* _What the task asks_:
Please reproduce the listing in its entirety, exactly as shown.

* _Source records_:
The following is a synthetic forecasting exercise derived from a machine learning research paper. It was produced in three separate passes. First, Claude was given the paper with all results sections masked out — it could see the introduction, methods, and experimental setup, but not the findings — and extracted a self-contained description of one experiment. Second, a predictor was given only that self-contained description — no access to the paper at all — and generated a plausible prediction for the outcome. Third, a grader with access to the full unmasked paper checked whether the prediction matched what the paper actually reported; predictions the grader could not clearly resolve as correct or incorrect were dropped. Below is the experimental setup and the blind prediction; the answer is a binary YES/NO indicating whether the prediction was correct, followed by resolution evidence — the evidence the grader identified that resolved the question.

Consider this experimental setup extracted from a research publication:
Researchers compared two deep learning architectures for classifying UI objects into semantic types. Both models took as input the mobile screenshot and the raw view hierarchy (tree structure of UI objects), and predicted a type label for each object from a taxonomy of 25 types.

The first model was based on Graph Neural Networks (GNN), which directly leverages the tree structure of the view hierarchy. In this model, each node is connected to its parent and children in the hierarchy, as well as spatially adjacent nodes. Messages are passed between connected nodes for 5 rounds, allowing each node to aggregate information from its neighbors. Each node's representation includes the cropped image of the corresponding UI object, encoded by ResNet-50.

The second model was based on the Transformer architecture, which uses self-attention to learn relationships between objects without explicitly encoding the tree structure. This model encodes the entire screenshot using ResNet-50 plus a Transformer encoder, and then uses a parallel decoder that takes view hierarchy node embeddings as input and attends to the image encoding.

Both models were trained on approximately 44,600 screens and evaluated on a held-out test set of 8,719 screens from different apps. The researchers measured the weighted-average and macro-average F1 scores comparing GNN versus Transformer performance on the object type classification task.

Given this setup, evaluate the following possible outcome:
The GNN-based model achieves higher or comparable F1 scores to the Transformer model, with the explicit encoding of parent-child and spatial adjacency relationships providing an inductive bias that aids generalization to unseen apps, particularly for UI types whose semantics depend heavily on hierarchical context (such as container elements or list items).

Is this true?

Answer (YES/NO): NO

* _Solution_:
The following is a synthetic forecasting exercise derived from a machine learning research paper. It was produced in three separate passes. First, Claude was given the paper with all results sections masked out — it could see the introduction, methods, and experimental setup, but not the findings — and extracted a self-contained description of one experiment. Second, a predictor was given only that self-contained description — no access to the paper at all — and generated a plausible prediction for the outcome. Third, a grader with access to the full unmasked paper checked whether the prediction matched what the paper actually reported; predictions the grader could not clearly resolve as correct or incorrect were dropped. Below is the experimental setup and the blind prediction; the answer is a binary YES/NO indicating whether the prediction was correct, followed by resolution evidence — the evidence the grader identified that resolved the question.

Consider this experimental setup extracted from a research publication:
Researchers compared two deep learning architectures for classifying UI objects into semantic types. Both models took as input the mobile screenshot and the raw view hierarchy (tree structure of UI objects), and predicted a type label for each object from a taxonomy of 25 types.

The first model was based on Graph Neural Networks (GNN), which directly leverages the tree structure of the view hierarchy. In this model, each node is connected to its parent and children in the hierarchy, as well as spatially adjacent nodes. Messages are passed between connected nodes for 5 rounds, allowing each node to aggregate information from its neighbors. Each node's representation includes the cropped image of the corresponding UI object, encoded by ResNet-50.

The second model was based on the Transformer architecture, which uses self-attention to learn relationships between objects without explicitly encoding the tree structure. This model encodes the entire screenshot using ResNet-50 plus a Transformer encoder, and then uses a parallel decoder that takes view hierarchy node embeddings as input and attends to the image encoding.

Both models were trained on approximately 44,600 screens and evaluated on a held-out test set of 8,719 screens from different apps. The researchers measured the weighted-average and macro-average F1 scores comparing GNN versus Transformer performance on the object type classification task.

Given this setup, evaluate the following possible outcome:
The GNN-based model achieves higher or comparable F1 scores to the Transformer model, with the explicit encoding of parent-child and spatial adjacency relationships providing an inductive bias that aids generalization to unseen apps, particularly for UI types whose semantics depend heavily on hierarchical context (such as container elements or list items).

Is this true?

Answer (YES/NO): NO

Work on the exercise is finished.